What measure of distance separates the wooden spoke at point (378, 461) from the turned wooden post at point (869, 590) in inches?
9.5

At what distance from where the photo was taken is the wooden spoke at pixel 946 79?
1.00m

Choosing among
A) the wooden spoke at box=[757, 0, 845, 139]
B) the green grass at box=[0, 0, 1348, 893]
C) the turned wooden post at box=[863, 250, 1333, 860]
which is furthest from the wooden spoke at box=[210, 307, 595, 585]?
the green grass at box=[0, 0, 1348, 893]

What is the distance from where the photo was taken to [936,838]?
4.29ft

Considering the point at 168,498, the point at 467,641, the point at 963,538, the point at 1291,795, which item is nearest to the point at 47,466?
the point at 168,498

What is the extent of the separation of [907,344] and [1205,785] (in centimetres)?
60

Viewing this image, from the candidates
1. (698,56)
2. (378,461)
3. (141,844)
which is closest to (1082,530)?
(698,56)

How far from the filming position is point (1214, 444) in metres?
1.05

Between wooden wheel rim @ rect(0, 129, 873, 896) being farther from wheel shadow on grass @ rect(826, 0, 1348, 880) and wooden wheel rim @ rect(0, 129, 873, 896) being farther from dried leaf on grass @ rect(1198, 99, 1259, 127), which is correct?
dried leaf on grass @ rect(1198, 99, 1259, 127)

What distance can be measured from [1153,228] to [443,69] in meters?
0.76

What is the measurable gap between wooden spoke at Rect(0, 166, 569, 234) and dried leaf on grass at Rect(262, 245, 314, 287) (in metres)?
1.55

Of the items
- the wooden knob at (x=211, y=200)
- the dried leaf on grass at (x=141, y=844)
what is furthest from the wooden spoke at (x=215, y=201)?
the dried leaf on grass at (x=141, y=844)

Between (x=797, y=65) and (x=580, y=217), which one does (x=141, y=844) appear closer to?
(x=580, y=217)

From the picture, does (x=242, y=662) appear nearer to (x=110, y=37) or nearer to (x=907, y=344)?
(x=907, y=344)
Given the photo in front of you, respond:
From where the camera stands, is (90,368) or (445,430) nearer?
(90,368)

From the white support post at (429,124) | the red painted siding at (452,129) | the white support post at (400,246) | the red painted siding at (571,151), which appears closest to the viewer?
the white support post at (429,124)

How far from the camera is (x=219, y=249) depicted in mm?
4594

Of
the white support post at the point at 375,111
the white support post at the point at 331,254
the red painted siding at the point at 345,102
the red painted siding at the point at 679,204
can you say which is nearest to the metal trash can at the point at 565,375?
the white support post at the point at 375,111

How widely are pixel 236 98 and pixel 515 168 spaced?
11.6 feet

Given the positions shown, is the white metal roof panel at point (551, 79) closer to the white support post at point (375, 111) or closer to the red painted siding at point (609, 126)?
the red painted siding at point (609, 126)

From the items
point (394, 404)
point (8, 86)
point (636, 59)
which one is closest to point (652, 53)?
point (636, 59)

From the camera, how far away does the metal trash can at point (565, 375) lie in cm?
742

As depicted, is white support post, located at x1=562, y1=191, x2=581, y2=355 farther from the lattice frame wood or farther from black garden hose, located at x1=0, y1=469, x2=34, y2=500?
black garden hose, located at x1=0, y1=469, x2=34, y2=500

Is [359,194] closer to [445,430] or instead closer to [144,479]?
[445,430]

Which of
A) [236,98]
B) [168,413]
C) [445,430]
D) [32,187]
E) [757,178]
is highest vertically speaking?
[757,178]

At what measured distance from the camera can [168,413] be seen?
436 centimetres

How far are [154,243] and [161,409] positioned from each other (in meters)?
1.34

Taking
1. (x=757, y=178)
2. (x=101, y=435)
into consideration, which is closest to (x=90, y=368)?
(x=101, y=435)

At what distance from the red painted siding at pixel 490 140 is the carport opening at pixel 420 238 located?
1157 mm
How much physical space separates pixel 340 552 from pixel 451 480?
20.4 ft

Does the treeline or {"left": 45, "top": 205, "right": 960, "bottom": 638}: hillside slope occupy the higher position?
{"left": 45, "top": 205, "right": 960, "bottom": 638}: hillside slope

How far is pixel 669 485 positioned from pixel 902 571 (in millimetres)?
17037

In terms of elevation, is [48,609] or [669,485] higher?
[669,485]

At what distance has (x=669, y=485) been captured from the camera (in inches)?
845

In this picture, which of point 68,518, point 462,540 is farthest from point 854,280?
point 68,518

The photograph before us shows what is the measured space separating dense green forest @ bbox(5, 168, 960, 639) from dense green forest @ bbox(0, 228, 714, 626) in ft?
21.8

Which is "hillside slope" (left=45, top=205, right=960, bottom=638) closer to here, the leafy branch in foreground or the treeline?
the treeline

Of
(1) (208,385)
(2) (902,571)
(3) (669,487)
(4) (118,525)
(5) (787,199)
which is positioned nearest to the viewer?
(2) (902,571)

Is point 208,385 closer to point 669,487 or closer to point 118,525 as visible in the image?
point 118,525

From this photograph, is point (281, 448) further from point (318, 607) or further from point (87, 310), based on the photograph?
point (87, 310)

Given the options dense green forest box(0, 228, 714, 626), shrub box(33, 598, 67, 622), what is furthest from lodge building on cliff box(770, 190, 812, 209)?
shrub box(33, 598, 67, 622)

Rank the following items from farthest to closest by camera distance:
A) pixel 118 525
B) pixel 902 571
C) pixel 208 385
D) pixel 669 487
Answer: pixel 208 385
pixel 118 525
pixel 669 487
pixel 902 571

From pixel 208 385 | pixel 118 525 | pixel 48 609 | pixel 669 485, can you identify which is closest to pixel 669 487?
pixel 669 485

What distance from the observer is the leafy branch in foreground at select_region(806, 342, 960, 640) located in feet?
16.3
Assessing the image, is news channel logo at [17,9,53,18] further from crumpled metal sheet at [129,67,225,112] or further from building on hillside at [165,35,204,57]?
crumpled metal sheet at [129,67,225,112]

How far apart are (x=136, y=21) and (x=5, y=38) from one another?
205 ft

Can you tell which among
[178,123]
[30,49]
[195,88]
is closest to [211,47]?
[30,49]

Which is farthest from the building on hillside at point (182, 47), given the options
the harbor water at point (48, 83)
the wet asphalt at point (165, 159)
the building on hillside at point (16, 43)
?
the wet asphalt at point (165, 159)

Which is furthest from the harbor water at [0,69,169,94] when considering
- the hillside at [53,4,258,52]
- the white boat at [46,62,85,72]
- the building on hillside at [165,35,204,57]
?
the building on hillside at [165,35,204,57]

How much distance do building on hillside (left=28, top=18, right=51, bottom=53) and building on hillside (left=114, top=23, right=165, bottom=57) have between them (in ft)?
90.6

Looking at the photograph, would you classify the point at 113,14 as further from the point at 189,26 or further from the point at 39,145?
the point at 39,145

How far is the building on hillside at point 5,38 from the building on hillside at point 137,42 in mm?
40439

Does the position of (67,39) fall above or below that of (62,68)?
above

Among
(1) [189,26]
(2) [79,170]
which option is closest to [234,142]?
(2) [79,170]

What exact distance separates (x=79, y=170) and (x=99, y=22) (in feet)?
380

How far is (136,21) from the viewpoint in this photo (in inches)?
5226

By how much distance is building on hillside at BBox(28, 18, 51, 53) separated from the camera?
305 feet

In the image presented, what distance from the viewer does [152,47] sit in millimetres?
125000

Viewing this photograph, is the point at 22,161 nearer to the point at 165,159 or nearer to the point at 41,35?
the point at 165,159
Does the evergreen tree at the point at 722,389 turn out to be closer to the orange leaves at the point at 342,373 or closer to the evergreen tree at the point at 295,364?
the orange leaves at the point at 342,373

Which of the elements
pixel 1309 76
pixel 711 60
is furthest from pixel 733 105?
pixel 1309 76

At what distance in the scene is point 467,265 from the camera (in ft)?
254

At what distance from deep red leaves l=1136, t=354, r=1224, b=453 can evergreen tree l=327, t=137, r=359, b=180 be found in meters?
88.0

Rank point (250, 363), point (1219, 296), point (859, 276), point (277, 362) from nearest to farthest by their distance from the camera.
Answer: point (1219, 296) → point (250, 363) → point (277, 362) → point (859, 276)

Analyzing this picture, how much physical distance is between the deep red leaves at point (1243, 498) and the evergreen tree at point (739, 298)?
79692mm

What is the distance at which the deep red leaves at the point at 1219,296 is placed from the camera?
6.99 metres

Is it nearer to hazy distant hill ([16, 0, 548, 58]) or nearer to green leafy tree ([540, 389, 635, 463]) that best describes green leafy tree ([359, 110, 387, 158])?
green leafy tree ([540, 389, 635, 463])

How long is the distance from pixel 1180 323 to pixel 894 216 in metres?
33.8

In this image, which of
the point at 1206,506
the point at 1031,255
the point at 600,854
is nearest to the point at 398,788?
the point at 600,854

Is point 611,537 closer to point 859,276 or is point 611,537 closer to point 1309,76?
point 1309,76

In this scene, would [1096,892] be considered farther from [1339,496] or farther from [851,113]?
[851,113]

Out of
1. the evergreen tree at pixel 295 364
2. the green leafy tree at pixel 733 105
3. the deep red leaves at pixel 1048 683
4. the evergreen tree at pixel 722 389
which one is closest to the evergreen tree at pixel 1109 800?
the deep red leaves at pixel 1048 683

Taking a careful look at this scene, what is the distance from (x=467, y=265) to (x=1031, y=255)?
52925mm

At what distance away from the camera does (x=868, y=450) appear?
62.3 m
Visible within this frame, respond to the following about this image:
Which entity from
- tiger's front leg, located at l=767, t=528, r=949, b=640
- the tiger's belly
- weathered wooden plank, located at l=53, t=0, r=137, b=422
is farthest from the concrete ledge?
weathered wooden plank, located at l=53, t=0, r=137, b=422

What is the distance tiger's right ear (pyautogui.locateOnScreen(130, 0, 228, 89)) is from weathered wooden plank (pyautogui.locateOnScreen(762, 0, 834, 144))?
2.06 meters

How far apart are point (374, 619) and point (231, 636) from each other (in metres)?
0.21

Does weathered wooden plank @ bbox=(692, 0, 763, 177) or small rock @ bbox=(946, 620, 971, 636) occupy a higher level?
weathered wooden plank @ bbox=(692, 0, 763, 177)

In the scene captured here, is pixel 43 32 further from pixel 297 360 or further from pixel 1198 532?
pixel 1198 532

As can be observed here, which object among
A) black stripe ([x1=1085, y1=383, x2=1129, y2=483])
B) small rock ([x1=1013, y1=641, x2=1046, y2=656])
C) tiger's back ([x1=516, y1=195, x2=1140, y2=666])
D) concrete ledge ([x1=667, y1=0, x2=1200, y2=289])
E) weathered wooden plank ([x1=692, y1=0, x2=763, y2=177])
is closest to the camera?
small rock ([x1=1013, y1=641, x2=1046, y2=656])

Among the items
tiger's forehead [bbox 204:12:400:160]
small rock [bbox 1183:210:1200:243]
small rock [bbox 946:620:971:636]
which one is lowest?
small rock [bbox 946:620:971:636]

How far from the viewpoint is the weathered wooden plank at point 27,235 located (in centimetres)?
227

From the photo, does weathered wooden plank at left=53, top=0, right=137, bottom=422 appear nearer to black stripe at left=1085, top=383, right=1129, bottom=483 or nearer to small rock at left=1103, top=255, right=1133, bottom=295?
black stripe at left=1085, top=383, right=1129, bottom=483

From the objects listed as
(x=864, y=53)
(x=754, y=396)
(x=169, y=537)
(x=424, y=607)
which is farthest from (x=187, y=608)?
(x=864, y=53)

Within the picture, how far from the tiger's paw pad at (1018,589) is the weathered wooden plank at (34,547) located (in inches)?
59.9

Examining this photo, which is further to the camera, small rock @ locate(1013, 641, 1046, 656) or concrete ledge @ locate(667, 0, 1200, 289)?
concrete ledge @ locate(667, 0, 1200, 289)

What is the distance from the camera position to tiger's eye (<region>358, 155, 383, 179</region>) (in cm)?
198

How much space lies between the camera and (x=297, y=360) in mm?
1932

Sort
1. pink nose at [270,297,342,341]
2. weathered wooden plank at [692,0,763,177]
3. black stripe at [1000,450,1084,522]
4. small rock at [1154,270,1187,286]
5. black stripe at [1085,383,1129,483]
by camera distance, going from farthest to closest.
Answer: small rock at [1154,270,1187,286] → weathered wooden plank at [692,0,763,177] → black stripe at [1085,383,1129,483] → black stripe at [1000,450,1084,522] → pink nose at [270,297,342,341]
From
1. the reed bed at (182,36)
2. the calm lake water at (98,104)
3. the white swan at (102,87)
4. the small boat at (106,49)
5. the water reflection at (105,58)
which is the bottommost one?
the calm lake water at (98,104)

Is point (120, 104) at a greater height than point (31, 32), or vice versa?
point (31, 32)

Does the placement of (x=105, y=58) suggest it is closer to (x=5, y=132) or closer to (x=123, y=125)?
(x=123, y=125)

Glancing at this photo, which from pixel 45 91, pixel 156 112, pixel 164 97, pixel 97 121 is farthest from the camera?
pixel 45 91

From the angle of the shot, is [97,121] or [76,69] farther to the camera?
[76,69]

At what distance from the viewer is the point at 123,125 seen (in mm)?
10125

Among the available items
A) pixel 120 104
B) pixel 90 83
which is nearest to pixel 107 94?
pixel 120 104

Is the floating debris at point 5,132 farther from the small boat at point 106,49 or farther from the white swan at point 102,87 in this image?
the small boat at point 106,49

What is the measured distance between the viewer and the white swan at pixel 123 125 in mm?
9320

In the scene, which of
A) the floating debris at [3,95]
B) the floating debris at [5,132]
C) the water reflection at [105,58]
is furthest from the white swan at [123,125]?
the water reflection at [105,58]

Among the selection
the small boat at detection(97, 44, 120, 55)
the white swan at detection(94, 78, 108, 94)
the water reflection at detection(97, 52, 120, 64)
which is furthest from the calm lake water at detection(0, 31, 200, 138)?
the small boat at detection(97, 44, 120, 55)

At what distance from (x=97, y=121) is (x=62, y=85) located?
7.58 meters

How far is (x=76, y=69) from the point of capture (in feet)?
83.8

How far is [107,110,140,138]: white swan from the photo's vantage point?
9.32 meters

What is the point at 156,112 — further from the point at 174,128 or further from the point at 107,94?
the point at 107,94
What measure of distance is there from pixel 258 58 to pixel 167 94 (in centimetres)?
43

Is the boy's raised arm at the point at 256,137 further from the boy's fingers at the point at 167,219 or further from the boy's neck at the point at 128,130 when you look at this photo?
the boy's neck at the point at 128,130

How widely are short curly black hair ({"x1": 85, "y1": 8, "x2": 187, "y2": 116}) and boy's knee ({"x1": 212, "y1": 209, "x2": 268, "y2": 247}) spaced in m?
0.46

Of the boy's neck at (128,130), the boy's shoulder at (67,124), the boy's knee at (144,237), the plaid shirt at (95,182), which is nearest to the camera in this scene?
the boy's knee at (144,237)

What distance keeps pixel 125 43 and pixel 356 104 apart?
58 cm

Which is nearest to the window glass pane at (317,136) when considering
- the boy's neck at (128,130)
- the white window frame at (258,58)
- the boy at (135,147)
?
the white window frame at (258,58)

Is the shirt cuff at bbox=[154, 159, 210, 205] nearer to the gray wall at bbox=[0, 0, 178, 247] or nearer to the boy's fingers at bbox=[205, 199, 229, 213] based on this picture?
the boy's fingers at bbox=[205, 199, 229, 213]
■ ■ ■ ■ ■
● **Problem description**
In the records above, find the line containing "Among the selection"; please retype it and every line after it through the last line, exactly and with nothing else.

● **Finished task**
Among the selection
the small boat at detection(97, 44, 120, 55)
the white swan at detection(94, 78, 108, 94)
the water reflection at detection(97, 52, 120, 64)
which is furthest from the calm lake water at detection(0, 31, 200, 138)?
the small boat at detection(97, 44, 120, 55)

At what distance from (x=97, y=121) is (x=62, y=85) located?
7.58 meters

How far is (x=76, y=69) from the point of capture (in feet)?
83.8

How far is [107,110,140,138]: white swan from the photo's vantage point?
9.32 meters

What is the point at 156,112 — further from the point at 174,128 or further from the point at 107,94?
the point at 107,94
What measure of distance is there from pixel 258 58 to pixel 167 94 (in centimetres)?
43

Is the boy's raised arm at the point at 256,137 further from the boy's fingers at the point at 167,219 or further from the boy's neck at the point at 128,130 when you look at this photo?
the boy's neck at the point at 128,130

How widely are short curly black hair ({"x1": 85, "y1": 8, "x2": 187, "y2": 116}) and boy's knee ({"x1": 212, "y1": 209, "x2": 268, "y2": 247}) spaced in m?
0.46

Of the boy's neck at (128,130), the boy's shoulder at (67,124), the boy's knee at (144,237), the plaid shirt at (95,182), which is nearest to the camera in this scene?
the boy's knee at (144,237)

What distance keeps pixel 125 43 and pixel 356 104 apart?
58 cm

Which is nearest to the window glass pane at (317,136) when considering
- the boy's neck at (128,130)
- the white window frame at (258,58)
- the boy at (135,147)
?
the white window frame at (258,58)

Is the shirt cuff at bbox=[154, 159, 210, 205] nearer to the gray wall at bbox=[0, 0, 178, 247] or nearer to the boy's fingers at bbox=[205, 199, 229, 213] based on this picture?
the boy's fingers at bbox=[205, 199, 229, 213]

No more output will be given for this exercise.